Stated task:
Leave out all pictures and retype exactly the lines from the one with "Out of the items" through the last line of the material.

(A run of records)
-----

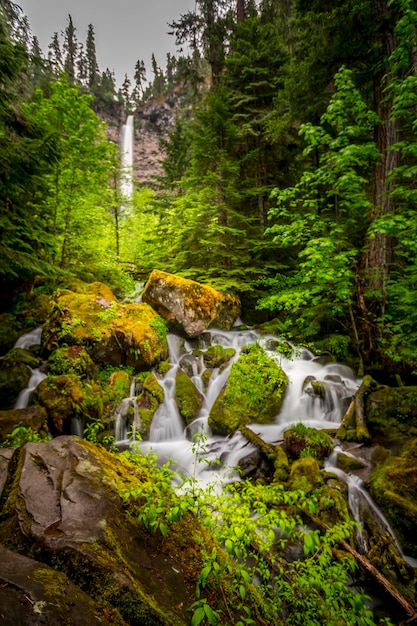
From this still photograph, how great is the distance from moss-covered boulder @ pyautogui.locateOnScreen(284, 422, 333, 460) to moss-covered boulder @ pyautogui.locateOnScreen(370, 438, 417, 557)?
0.88 meters

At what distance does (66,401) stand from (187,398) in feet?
9.99

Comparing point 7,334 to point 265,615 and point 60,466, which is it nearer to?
point 60,466

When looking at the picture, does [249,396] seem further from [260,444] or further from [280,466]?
[280,466]

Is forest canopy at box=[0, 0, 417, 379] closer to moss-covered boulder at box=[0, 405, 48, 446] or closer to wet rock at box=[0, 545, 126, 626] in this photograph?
moss-covered boulder at box=[0, 405, 48, 446]

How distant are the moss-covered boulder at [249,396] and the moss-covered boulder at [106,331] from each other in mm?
2480

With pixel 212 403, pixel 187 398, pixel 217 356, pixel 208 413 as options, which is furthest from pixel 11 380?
pixel 217 356

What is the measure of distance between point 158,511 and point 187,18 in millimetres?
18558

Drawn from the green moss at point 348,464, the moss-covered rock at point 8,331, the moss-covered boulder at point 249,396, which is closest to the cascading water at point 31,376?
the moss-covered rock at point 8,331

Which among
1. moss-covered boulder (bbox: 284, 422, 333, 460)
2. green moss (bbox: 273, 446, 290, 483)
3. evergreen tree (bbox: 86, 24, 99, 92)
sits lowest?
green moss (bbox: 273, 446, 290, 483)

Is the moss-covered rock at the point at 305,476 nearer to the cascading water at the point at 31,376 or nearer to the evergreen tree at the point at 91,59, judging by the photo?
the cascading water at the point at 31,376

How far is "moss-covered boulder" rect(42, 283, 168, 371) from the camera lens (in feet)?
25.3

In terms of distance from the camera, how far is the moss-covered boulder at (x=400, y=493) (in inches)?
164

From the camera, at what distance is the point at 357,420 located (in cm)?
627

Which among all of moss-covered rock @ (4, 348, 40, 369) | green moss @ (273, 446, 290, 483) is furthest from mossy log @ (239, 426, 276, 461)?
moss-covered rock @ (4, 348, 40, 369)
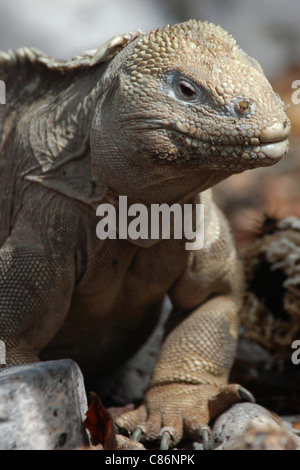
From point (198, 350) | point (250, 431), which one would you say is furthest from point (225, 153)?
point (198, 350)

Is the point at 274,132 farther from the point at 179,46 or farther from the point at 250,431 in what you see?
the point at 250,431

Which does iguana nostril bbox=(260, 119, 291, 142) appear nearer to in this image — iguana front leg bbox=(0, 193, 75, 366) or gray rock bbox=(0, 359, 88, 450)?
iguana front leg bbox=(0, 193, 75, 366)

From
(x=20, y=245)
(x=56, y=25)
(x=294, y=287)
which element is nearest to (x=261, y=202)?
(x=56, y=25)

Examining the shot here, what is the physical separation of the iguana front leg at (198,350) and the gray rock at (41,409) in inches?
36.4

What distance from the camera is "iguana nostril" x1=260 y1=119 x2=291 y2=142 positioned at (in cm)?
285

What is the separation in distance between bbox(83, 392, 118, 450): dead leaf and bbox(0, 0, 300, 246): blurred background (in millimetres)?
5577

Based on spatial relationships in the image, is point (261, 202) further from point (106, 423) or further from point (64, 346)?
point (106, 423)

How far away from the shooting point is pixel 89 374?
14.7ft

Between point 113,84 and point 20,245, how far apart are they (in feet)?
3.28

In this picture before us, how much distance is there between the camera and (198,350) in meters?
3.96

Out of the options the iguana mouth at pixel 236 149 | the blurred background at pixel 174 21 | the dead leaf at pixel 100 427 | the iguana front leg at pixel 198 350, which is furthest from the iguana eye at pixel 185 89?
the blurred background at pixel 174 21
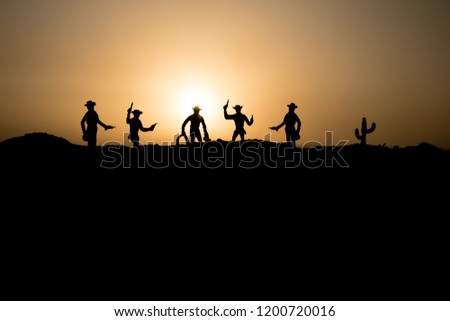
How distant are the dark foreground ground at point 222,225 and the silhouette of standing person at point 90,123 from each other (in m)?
0.81

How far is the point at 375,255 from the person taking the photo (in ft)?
36.2

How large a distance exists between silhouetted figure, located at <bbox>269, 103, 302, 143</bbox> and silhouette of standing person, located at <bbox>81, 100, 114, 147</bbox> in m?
7.62

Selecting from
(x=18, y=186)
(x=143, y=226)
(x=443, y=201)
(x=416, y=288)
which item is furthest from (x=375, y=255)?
(x=18, y=186)

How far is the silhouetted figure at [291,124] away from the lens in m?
19.9

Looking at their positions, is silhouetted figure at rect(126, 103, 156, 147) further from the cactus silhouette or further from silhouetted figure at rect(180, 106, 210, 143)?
the cactus silhouette

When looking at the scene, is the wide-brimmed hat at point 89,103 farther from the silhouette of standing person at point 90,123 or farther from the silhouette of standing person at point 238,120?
the silhouette of standing person at point 238,120

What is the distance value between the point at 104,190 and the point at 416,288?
10022mm

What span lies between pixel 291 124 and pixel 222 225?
8730mm

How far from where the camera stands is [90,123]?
60.5 feet

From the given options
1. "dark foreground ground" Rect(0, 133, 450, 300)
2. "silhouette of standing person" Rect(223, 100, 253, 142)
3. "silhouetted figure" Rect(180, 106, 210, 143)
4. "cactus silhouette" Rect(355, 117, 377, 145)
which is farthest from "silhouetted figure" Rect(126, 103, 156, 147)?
"cactus silhouette" Rect(355, 117, 377, 145)

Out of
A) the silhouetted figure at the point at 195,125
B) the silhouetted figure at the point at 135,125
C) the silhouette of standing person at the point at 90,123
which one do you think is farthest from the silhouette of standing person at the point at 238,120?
the silhouette of standing person at the point at 90,123

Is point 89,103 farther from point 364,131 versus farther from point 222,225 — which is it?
point 364,131

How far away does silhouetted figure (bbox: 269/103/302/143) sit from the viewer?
1991cm

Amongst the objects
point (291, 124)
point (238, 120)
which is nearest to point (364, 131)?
point (291, 124)
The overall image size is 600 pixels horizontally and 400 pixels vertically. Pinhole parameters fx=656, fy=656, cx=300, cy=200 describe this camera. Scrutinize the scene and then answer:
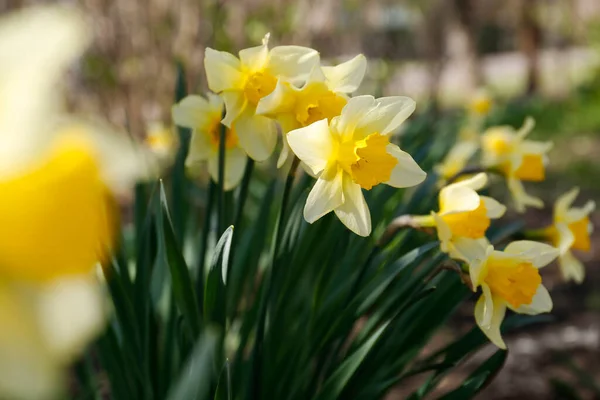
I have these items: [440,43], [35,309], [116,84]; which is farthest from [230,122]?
[440,43]

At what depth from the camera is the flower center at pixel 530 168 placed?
4.33ft

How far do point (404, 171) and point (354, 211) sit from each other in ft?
0.31

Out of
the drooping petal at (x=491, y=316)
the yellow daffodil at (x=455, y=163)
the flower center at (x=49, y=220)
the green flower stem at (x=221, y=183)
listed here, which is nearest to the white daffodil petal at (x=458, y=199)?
the drooping petal at (x=491, y=316)

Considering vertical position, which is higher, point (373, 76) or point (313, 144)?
point (313, 144)

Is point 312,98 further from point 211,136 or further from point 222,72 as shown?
point 211,136

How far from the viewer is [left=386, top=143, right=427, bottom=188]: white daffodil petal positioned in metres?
0.86

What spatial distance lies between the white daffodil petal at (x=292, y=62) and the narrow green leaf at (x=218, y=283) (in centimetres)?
26

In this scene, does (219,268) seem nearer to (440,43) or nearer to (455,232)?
(455,232)

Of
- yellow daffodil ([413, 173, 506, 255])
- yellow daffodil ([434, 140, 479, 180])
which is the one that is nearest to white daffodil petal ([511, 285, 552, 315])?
yellow daffodil ([413, 173, 506, 255])

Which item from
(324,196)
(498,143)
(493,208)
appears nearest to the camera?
(324,196)

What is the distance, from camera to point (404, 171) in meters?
0.87

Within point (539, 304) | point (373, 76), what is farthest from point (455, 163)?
point (373, 76)

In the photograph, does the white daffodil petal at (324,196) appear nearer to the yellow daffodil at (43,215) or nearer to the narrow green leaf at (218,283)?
the narrow green leaf at (218,283)

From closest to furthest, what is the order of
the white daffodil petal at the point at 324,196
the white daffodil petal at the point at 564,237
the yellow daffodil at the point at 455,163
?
the white daffodil petal at the point at 324,196, the white daffodil petal at the point at 564,237, the yellow daffodil at the point at 455,163
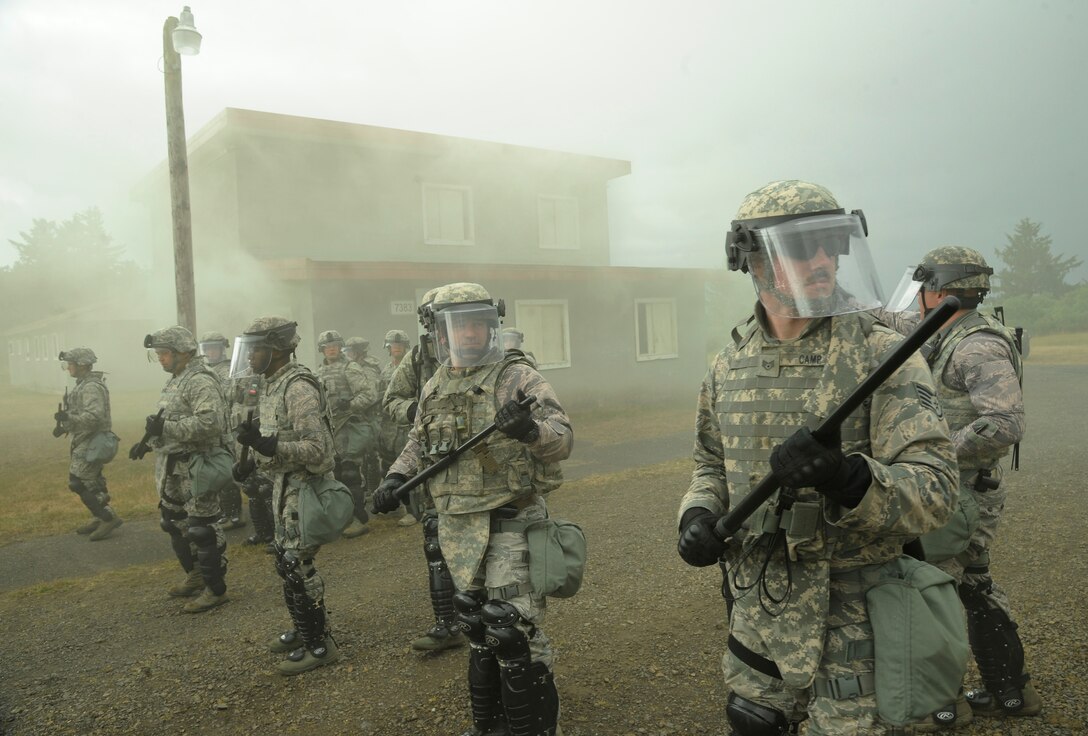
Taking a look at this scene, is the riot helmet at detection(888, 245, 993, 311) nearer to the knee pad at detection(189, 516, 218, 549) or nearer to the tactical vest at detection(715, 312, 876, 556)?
the tactical vest at detection(715, 312, 876, 556)

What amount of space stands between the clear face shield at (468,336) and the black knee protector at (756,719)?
6.16 ft

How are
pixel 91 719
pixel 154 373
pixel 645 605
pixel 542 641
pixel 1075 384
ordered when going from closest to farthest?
pixel 542 641, pixel 91 719, pixel 645 605, pixel 1075 384, pixel 154 373

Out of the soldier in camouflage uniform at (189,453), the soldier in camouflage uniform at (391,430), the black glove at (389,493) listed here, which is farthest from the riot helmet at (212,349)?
the black glove at (389,493)

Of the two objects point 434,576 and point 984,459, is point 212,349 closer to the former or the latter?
point 434,576

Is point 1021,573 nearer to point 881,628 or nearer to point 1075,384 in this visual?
point 881,628

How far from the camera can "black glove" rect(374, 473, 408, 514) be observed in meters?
3.46

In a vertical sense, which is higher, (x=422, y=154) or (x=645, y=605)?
(x=422, y=154)

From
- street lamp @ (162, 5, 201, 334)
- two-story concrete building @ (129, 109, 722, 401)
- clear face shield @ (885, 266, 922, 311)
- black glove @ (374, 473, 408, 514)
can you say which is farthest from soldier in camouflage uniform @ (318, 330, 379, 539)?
clear face shield @ (885, 266, 922, 311)

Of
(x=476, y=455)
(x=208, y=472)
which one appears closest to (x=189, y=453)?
(x=208, y=472)

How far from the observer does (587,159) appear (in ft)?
61.7

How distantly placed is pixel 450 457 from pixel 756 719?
5.56ft

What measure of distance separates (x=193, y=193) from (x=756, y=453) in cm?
1745

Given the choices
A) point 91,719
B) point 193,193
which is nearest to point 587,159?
point 193,193

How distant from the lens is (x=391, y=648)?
454 centimetres
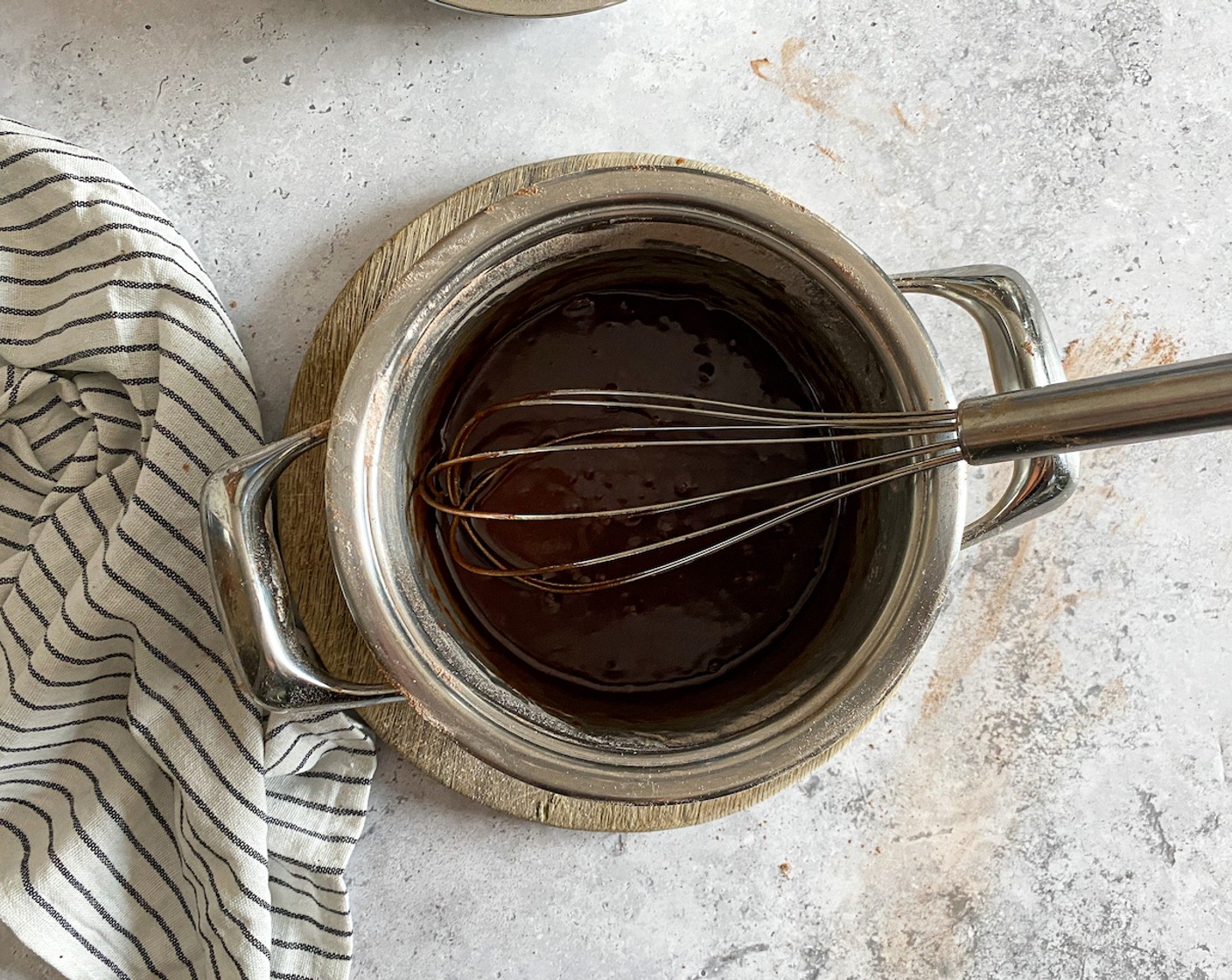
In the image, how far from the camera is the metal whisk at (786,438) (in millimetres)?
287

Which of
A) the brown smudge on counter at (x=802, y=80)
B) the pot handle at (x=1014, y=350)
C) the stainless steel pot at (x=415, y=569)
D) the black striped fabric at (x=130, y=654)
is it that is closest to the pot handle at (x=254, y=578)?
the stainless steel pot at (x=415, y=569)

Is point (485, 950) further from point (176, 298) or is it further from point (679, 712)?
point (176, 298)

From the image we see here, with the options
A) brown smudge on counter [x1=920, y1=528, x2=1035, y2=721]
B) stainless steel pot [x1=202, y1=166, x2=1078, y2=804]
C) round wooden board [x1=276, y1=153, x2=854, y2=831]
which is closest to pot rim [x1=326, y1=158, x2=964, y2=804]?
stainless steel pot [x1=202, y1=166, x2=1078, y2=804]

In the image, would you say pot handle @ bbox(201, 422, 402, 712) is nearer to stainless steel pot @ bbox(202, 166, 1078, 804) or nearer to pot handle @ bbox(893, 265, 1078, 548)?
stainless steel pot @ bbox(202, 166, 1078, 804)

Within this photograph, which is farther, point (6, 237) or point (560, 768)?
point (6, 237)

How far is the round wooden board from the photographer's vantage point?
0.47 m

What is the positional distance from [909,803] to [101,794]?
450 mm

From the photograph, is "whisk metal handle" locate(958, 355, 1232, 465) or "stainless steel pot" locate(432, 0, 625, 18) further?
"stainless steel pot" locate(432, 0, 625, 18)

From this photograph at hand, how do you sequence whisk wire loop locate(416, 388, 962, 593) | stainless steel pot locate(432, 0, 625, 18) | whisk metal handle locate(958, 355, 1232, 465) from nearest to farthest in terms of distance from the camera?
whisk metal handle locate(958, 355, 1232, 465) < whisk wire loop locate(416, 388, 962, 593) < stainless steel pot locate(432, 0, 625, 18)

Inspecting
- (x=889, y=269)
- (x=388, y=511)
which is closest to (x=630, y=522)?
(x=388, y=511)

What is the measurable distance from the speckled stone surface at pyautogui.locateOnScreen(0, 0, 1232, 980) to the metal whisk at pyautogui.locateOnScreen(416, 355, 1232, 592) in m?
0.17

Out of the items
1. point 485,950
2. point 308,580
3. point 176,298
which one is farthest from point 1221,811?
point 176,298

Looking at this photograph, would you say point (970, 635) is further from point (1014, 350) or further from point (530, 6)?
point (530, 6)

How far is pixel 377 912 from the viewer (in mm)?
548
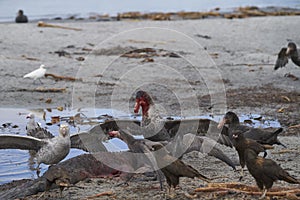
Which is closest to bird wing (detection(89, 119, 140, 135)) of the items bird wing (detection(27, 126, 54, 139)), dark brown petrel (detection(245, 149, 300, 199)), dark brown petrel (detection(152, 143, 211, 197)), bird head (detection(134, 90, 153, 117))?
bird head (detection(134, 90, 153, 117))

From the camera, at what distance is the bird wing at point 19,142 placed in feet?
25.0

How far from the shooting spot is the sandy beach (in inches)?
316

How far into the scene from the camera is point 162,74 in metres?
14.8

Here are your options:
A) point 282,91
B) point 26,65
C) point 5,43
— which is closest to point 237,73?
point 282,91

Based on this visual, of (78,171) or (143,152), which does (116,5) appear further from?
(143,152)

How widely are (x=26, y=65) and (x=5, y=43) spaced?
353 centimetres

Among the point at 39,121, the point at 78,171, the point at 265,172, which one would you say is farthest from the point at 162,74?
Result: the point at 265,172

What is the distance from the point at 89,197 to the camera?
624 cm

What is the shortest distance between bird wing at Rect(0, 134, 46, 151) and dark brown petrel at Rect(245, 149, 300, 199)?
2982mm

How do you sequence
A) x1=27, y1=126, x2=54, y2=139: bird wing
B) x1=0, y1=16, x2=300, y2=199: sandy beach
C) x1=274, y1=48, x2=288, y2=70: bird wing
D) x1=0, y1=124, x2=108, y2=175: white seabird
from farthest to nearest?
x1=274, y1=48, x2=288, y2=70: bird wing → x1=27, y1=126, x2=54, y2=139: bird wing → x1=0, y1=16, x2=300, y2=199: sandy beach → x1=0, y1=124, x2=108, y2=175: white seabird

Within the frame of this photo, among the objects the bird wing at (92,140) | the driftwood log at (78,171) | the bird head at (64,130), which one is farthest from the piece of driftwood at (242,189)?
the bird head at (64,130)

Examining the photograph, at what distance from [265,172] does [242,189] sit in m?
0.46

-----

Solution to the problem:
Out of the items
1. point 485,950
2. point 308,580
3. point 176,298
which one is farthest from point 1221,811?
point 176,298

Looking at this photograph, would you say point (970, 635) is further from point (1014, 350) or further from point (530, 6)?
point (530, 6)

How far is pixel 377 912 from the viewer (in mm)?
548
Which is closest to bird wing (detection(89, 119, 140, 135)) of the items bird wing (detection(27, 126, 54, 139)), dark brown petrel (detection(245, 149, 300, 199)), dark brown petrel (detection(152, 143, 211, 197)), bird head (detection(134, 90, 153, 117))?
bird head (detection(134, 90, 153, 117))

From the camera, at what distance is the bird wing at point 19,142 placed in feet?
25.0

How far from the shooting spot is the sandy beach (in inches)?
316

How far into the scene from the camera is point 162,74 in metres?
14.8

Here are your options:
A) point 282,91
B) point 26,65
C) point 5,43
— which is closest to point 237,73?
point 282,91

Based on this visual, of (78,171) or (143,152), which does (116,5) appear further from?
(143,152)

How widely are (x=26, y=65) and (x=5, y=43) spaced?
353 centimetres

Among the point at 39,121, the point at 78,171, the point at 265,172, which one would you say is farthest from the point at 162,74?
Result: the point at 265,172

What is the distance from the point at 89,197 to the camera?
624 cm

What is the shortest distance between bird wing at Rect(0, 134, 46, 151) and dark brown petrel at Rect(245, 149, 300, 199)?
2982mm

How do you sequence
A) x1=27, y1=126, x2=54, y2=139: bird wing
B) x1=0, y1=16, x2=300, y2=199: sandy beach
C) x1=274, y1=48, x2=288, y2=70: bird wing
D) x1=0, y1=124, x2=108, y2=175: white seabird
from farthest to nearest?
x1=274, y1=48, x2=288, y2=70: bird wing → x1=27, y1=126, x2=54, y2=139: bird wing → x1=0, y1=16, x2=300, y2=199: sandy beach → x1=0, y1=124, x2=108, y2=175: white seabird

Within the frame of this photo, among the objects the bird wing at (92,140) | the driftwood log at (78,171) | the bird head at (64,130), which one is farthest from the piece of driftwood at (242,189)?
the bird head at (64,130)

Examining the photograph, at what distance from [265,172] does [242,189] sit in m?
0.46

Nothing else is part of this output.